Lines from the one containing "Given this setup, evaluate" to the end of the entries below must be reproduced exactly, with both end lines kept and no other line added.

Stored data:
*-*-*
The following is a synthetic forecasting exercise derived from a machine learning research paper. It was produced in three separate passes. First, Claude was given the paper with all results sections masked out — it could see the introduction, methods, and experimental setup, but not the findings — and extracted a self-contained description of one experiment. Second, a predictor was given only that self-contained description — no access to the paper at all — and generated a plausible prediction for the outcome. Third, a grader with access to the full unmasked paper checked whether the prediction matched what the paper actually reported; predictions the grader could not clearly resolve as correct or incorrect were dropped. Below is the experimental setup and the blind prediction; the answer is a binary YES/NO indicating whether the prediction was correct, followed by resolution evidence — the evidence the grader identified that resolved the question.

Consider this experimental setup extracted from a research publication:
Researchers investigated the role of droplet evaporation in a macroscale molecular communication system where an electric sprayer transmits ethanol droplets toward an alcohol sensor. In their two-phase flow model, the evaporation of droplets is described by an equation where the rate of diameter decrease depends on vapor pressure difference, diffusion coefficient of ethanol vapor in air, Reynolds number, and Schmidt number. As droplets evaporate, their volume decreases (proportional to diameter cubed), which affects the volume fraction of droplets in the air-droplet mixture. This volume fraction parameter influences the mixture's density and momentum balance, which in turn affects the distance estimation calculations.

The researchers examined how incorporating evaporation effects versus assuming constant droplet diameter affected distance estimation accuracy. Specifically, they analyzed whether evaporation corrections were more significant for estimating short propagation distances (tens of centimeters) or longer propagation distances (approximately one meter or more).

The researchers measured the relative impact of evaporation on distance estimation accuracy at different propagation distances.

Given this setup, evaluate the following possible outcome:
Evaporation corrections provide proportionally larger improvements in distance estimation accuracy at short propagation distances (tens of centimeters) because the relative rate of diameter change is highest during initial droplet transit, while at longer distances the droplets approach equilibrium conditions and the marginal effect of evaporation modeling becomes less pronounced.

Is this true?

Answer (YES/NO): NO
*-*-*
YOUR RESPONSE:
Given this setup, evaluate the following possible outcome:
Evaporation corrections provide proportionally larger improvements in distance estimation accuracy at short propagation distances (tens of centimeters) because the relative rate of diameter change is highest during initial droplet transit, while at longer distances the droplets approach equilibrium conditions and the marginal effect of evaporation modeling becomes less pronounced.

Is this true?

Answer (YES/NO): NO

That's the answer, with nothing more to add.